- [What is expected] Output the entries below exactly as written, omitting pictures.

- [Data listing]
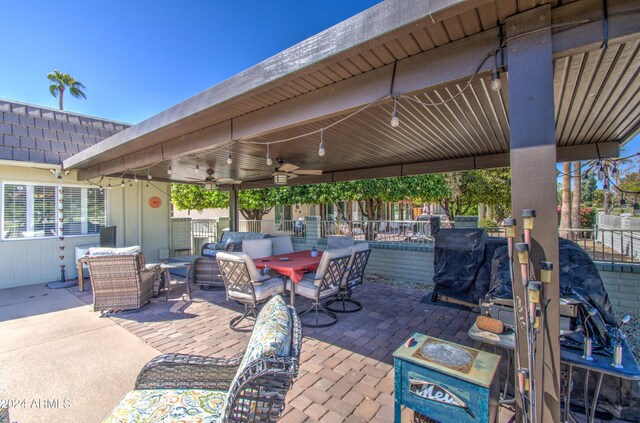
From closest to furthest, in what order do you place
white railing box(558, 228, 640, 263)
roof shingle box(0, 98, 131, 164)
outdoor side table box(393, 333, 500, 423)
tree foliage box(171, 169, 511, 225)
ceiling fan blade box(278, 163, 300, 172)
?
outdoor side table box(393, 333, 500, 423) → white railing box(558, 228, 640, 263) → ceiling fan blade box(278, 163, 300, 172) → roof shingle box(0, 98, 131, 164) → tree foliage box(171, 169, 511, 225)

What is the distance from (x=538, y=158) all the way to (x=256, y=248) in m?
4.84

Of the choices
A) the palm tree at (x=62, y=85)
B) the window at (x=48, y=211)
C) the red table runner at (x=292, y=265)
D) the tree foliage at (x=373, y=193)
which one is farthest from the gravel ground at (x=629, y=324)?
the palm tree at (x=62, y=85)

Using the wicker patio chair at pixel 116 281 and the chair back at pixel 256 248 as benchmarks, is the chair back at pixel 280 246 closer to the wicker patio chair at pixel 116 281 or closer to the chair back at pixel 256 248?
the chair back at pixel 256 248

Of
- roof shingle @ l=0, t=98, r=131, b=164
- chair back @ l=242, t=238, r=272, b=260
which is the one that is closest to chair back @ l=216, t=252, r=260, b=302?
chair back @ l=242, t=238, r=272, b=260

- [Task answer]
From closest to furthest, in what order do you place
white railing box(558, 228, 640, 263)
roof shingle box(0, 98, 131, 164)
outdoor side table box(393, 333, 500, 423)
tree foliage box(171, 169, 511, 225)
ceiling fan blade box(278, 163, 300, 172)
?
outdoor side table box(393, 333, 500, 423) → white railing box(558, 228, 640, 263) → ceiling fan blade box(278, 163, 300, 172) → roof shingle box(0, 98, 131, 164) → tree foliage box(171, 169, 511, 225)

What is the distance from (x=538, y=158) all the way to (x=256, y=248) in m?
4.84

Of the choices
A) the palm tree at (x=62, y=85)
B) the window at (x=48, y=211)
C) the red table runner at (x=292, y=265)
D) the tree foliage at (x=373, y=193)
which one is farthest from the gravel ground at (x=629, y=324)?
the palm tree at (x=62, y=85)

Using the wicker patio chair at pixel 116 281 and the chair back at pixel 256 248 as benchmarks, is the chair back at pixel 280 246 closer to the wicker patio chair at pixel 116 281 or closer to the chair back at pixel 256 248?
the chair back at pixel 256 248

Of
- roof shingle @ l=0, t=98, r=131, b=164
- chair back @ l=242, t=238, r=272, b=260
which is the one that is closest to chair back @ l=216, t=252, r=260, b=302?
chair back @ l=242, t=238, r=272, b=260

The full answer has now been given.